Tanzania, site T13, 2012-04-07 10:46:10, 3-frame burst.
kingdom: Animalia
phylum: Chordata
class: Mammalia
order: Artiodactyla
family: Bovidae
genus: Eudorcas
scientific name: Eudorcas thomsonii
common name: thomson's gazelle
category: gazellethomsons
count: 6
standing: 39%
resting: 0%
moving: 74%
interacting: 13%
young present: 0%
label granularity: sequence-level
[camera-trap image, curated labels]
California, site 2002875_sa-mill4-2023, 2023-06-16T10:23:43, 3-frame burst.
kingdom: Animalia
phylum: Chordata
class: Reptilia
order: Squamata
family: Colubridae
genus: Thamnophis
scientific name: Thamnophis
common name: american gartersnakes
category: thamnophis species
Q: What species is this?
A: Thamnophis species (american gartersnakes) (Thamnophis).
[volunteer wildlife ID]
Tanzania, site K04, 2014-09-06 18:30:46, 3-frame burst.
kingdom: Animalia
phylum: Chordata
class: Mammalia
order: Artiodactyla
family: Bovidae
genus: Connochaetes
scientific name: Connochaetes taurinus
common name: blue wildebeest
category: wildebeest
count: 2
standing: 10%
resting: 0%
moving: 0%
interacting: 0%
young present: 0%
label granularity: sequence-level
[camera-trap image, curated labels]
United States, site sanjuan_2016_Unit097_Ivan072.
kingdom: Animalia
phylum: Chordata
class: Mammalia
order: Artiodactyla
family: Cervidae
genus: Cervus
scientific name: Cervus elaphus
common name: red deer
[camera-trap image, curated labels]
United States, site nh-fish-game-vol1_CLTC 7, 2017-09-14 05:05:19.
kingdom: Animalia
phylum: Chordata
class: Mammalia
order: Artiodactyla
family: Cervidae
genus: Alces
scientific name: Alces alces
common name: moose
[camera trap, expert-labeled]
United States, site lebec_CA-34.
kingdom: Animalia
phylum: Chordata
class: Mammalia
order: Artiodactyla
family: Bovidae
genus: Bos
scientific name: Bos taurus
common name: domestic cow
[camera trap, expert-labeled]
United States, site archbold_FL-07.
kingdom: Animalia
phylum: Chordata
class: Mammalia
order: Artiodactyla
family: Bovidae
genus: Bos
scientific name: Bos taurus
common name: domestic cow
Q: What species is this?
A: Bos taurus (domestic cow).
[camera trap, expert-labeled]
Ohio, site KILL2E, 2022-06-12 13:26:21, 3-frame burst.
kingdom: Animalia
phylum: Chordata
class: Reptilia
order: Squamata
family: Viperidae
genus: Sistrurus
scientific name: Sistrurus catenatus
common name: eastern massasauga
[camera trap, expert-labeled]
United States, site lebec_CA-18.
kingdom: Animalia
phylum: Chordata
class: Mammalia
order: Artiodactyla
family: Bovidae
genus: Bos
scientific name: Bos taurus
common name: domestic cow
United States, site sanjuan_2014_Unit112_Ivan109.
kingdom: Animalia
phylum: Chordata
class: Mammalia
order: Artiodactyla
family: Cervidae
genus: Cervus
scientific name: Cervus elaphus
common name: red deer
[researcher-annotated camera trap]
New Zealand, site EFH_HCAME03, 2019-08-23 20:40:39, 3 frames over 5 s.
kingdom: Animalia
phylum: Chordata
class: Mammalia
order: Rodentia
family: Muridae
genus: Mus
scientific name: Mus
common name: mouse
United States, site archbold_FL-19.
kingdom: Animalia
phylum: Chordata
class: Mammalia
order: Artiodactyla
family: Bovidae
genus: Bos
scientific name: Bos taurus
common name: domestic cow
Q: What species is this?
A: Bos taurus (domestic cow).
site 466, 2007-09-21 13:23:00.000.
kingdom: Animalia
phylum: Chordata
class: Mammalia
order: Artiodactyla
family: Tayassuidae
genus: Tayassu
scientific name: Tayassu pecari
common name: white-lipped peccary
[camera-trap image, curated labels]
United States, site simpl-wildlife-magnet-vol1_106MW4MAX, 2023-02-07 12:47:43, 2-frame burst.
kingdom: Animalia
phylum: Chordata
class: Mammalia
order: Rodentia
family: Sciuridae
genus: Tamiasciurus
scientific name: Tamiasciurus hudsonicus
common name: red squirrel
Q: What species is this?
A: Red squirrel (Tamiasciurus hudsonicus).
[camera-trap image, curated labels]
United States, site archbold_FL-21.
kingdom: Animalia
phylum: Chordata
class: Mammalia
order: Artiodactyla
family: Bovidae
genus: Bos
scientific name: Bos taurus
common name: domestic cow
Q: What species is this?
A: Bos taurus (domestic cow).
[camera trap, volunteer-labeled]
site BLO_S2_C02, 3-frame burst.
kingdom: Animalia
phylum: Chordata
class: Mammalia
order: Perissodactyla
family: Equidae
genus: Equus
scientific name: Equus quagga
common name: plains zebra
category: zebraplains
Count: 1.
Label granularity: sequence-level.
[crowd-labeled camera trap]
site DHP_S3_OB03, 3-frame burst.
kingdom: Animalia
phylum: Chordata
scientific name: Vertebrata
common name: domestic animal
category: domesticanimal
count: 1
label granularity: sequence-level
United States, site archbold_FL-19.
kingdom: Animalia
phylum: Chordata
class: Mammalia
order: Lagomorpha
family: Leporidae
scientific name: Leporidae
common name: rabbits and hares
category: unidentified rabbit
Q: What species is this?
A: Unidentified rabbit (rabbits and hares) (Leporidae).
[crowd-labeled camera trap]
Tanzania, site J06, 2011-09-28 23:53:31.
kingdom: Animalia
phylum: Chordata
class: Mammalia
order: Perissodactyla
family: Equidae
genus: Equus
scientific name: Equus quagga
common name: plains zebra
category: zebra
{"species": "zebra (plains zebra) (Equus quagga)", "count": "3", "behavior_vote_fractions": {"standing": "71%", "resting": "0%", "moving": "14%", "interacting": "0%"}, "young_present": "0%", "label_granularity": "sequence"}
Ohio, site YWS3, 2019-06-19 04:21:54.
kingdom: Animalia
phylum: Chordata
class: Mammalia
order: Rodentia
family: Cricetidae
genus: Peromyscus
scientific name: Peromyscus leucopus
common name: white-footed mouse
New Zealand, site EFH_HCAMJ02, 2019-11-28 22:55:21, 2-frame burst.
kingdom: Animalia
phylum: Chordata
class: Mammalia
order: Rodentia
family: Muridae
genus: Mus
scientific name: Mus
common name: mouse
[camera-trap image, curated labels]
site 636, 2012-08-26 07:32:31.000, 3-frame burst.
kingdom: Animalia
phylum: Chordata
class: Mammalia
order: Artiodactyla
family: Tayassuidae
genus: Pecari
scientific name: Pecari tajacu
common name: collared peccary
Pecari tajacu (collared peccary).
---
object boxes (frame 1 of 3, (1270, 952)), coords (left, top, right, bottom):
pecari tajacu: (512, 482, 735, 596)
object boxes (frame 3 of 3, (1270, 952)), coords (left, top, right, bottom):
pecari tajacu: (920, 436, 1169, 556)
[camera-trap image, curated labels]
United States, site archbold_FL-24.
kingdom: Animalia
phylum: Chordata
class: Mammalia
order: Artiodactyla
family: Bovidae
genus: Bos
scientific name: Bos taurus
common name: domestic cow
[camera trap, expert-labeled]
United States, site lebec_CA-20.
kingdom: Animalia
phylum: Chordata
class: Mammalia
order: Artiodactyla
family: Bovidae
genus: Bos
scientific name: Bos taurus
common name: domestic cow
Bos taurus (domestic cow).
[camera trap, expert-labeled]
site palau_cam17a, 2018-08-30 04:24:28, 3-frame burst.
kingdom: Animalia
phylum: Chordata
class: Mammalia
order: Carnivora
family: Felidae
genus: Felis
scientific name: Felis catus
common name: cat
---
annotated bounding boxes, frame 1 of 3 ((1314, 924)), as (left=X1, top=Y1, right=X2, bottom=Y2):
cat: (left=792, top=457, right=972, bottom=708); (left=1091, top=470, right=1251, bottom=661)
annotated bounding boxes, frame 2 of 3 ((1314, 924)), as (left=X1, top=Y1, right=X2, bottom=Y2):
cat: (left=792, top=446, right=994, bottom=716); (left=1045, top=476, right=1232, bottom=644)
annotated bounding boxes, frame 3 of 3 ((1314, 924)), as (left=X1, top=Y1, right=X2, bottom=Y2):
::::
Work order. After locating the line with "category: gazellethomsons" in the material above, return it and each line after it exactly, ending at the line with "family: Colubridae".

Answer for the task.
category: gazellethomsons
count: 6
standing: 39%
resting: 0%
moving: 74%
interacting: 13%
young present: 0%
label granularity: sequence-level
[camera-trap image, curated labels]
California, site 2002875_sa-mill4-2023, 2023-06-16T10:23:43, 3-frame burst.
kingdom: Animalia
phylum: Chordata
class: Reptilia
order: Squamata
family: Colubridae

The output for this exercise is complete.